Exercise aim:
Print the data below exactly, but only the lines from the one containing "request_url: https://www.google.com/recaptcha/api2/aframe" down to the one containing "Anti-fraud and anti-abuse", inclusive.

+++ Extracted data +++

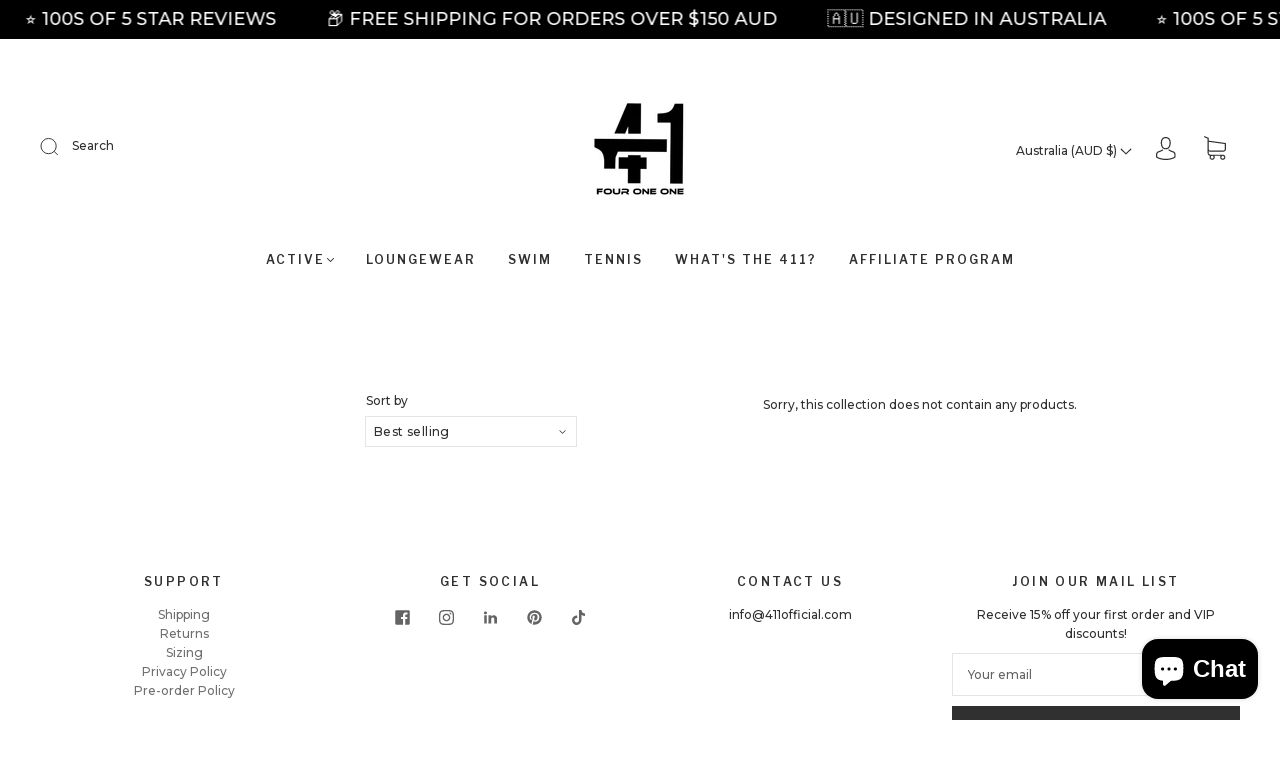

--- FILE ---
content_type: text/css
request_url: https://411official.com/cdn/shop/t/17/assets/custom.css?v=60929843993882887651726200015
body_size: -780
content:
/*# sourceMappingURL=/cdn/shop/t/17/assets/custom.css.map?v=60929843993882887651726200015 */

+++
+++ Extracted data +++

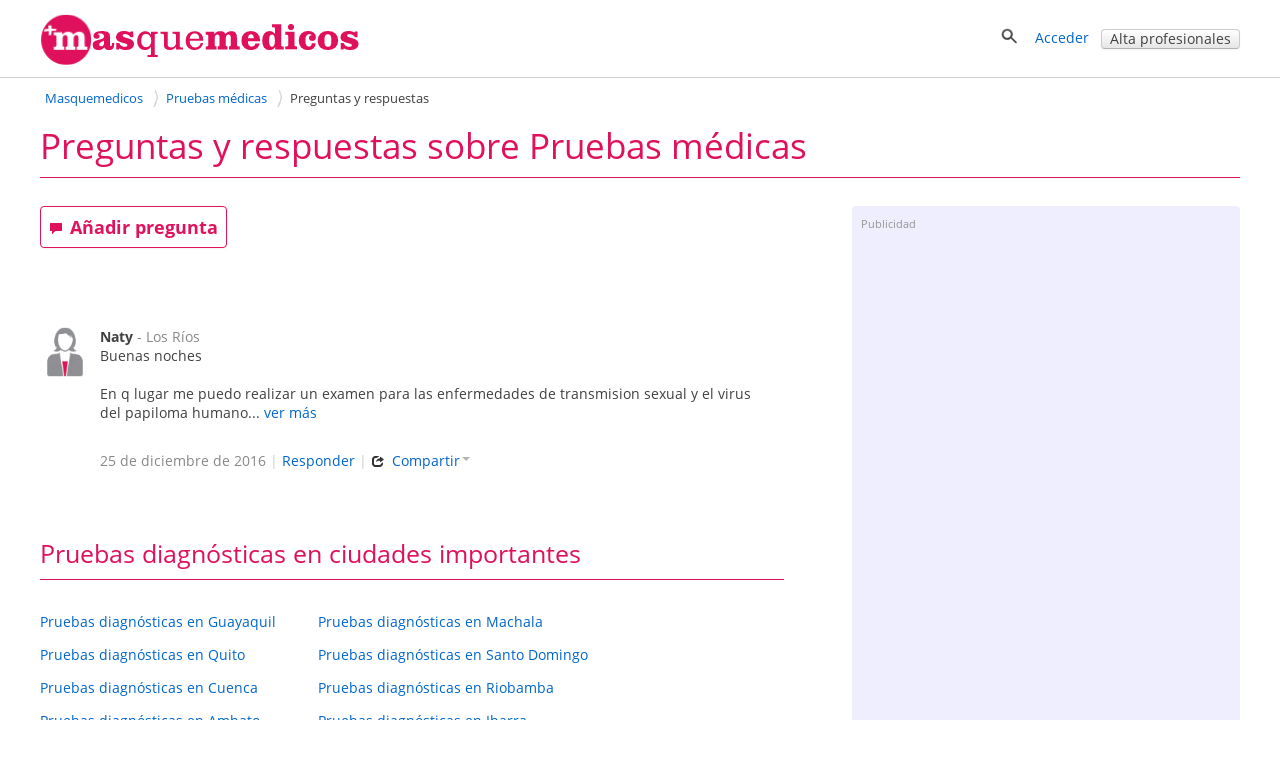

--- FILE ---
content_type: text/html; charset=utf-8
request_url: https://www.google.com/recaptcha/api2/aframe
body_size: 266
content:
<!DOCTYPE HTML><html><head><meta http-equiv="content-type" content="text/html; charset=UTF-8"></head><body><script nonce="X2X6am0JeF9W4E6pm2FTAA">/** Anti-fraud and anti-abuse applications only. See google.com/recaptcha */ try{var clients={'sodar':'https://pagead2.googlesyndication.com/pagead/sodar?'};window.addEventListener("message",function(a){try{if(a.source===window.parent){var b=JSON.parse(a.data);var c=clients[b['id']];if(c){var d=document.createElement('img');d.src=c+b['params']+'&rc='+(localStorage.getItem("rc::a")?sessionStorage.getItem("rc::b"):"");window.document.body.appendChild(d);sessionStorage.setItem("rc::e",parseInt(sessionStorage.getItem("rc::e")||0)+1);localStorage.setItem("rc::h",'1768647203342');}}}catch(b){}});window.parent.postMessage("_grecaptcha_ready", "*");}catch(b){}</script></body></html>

+++

Exercise solution:
request_url: https://www.google.com/recaptcha/api2/aframe
body_size: 266
content:
<!DOCTYPE HTML><html><head><meta http-equiv="content-type" content="text/html; charset=UTF-8"></head><body><script nonce="X2X6am0JeF9W4E6pm2FTAA">/** Anti-fraud and anti-abuse applications only. See google.com/recaptcha */ try{var clients={'sodar':'https://pagead2.googlesyndication.com/pagead/sodar?'};window.addEventListener("message",function(a){try{if(a.source===window.parent){var b=JSON.parse(a.data);var c=clients[b['id']];if(c){var d=document.createElement('img');d.src=c+b['params']+'&rc='+(localStorage.getItem("rc::a")?sessionStorage.getItem("rc::b"):"");window.document.body.appendChild(d);sessionStorage.setItem("rc::e",parseInt(sessionStorage.getItem("rc::e")||0)+1);localStorage.setItem("rc::h",'1768647203342');}}}catch(b){}});window.parent.postMessage("_grecaptcha_ready", "*");}catch(b){}</script></body></html>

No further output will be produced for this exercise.